[SUPPLIED PASSAGE]:

By and large, we expect to pay taxes, elect politicians, and abide by the laws of the day. In return we expect governments to deliver the services we want. Things like easy access to good quality education, inexpensive medical services, reliable water, transport, and help when floods or fires affect our communities.
Which are all made more challenging by a simple fact – many Australians have chosen to live in places which are difficult and expensive to service.
Areas of incredibly low population density cover huge portions of Queensland, the Northern Territory, Western Australia and South Australia. Providing any level of service to citizens living in these low density areas can be disastrous for government budgets, and private businesses have little incentive to operate in these areas without government intervention.
So while geography poses many challenges today, understanding the future cost of delivering government services requires public sector leaders to project where Australia is heading demographically.
Today roughly 64% of our entire population live in the state capital cities, and that proportion has been stable since 1976. The working age population of 15-64 year olds makes up a roughly stable 67.0% of the total population.

[AVAILABLE DATA]:

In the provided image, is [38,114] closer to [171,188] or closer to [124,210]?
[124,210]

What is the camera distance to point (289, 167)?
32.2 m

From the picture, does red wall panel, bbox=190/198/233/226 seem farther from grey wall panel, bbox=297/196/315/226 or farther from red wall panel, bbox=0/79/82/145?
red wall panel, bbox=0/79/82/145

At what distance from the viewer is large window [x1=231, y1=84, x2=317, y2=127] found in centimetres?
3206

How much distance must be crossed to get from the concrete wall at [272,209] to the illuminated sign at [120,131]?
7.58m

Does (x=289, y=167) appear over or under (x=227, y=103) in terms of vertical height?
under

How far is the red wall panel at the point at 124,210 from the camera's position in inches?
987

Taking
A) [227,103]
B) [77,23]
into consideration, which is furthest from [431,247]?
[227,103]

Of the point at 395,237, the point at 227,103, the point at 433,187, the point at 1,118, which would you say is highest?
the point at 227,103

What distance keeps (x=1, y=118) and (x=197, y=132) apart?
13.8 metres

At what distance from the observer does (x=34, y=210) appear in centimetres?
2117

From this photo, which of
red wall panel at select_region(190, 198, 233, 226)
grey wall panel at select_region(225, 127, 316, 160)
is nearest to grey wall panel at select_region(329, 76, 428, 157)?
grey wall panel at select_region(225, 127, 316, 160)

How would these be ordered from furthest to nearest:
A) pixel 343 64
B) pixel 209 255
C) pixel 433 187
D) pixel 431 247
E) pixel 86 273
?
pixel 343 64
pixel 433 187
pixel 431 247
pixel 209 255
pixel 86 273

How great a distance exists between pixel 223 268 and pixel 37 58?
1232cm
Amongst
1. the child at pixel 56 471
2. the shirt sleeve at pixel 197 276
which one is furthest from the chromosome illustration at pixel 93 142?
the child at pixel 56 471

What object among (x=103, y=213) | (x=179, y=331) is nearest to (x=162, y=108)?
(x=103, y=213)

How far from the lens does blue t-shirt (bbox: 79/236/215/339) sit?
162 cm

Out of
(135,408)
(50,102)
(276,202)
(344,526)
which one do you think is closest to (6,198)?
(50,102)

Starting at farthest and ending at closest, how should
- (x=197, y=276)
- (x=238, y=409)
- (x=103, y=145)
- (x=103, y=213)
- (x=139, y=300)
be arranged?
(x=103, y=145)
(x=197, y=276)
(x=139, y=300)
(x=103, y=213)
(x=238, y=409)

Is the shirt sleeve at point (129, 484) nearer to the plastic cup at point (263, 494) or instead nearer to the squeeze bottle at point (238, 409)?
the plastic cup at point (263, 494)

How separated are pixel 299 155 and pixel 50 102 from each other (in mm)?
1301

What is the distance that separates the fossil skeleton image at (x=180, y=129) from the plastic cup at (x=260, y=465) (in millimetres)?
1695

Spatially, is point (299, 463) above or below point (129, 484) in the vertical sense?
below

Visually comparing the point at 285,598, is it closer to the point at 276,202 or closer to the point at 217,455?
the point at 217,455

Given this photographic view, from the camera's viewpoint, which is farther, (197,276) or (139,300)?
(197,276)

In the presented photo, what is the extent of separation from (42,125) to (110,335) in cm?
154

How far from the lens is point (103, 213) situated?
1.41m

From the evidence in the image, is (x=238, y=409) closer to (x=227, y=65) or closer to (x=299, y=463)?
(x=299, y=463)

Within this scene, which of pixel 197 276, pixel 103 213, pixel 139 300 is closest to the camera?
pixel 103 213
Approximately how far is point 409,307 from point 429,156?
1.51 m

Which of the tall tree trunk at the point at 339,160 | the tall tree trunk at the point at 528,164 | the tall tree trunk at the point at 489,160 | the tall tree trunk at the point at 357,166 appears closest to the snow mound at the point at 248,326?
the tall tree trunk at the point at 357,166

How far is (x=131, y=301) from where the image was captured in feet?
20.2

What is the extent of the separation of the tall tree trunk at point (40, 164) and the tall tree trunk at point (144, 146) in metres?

[TASK REQUIREMENTS]:
a – In the passage on Australian government services, translate this sentence into Spanish: "Today roughly 64% of our entire population live in the state capital cities, and that proportion has been stable since 1976."
b – Pick up the passage on the cost of delivering government services across Australia after its final sentence and keep writing it.

[YOUR WRITTEN ANSWERS]:
a – Hoy en día, aproximadamente el 64 % de toda nuestra población vive en las capitales de los estados, y esa proporción se ha mantenido estable desde 1976.

b –
The official population projections put together by the Australian Bureau of Statistics show an expanding population which is aging rapidly. The age group projected to grow fastest is the one for people over 85 years of age. The projections are based on assumptions of significant immigration and birth rates, and there is no reason yet to believe the projections are flawed.
Life expectancy is the reason public sector budgets will face disaster, as Australian life expectancy is projected to be 85 years for men and 88 years for women by 2056.
So without a massive increase in immigration levels, our available workforce will shrink significantly as a proportion of the population, and the elderly will start to dominate the economy.
The ABS is effectively projecting that Australia will soon be facing the same disastrous stagnation that has crippled Japan for the last 10 years. An economy faced with a shrinking workforce, rising demand for government assistance, and shrinking consumer spending.
European economies are currently projected to face even worse demographic shifts over the same timeframes.
Queensland is effectively ground zero for the demographic disaster facing the Australian public sector. Queensland not only has a very rapidly aging population, it already has very high concentrations of the elderly in the regional areas surrounding Brisbane.
The median age in Queensland has jumped significantly in the last 10 years, and is now 36.6 years. To put that into context, New South Wales has a median age of 37.7 years, and agribusiness dominated Tasmania now has the highest median age of 40.4 years.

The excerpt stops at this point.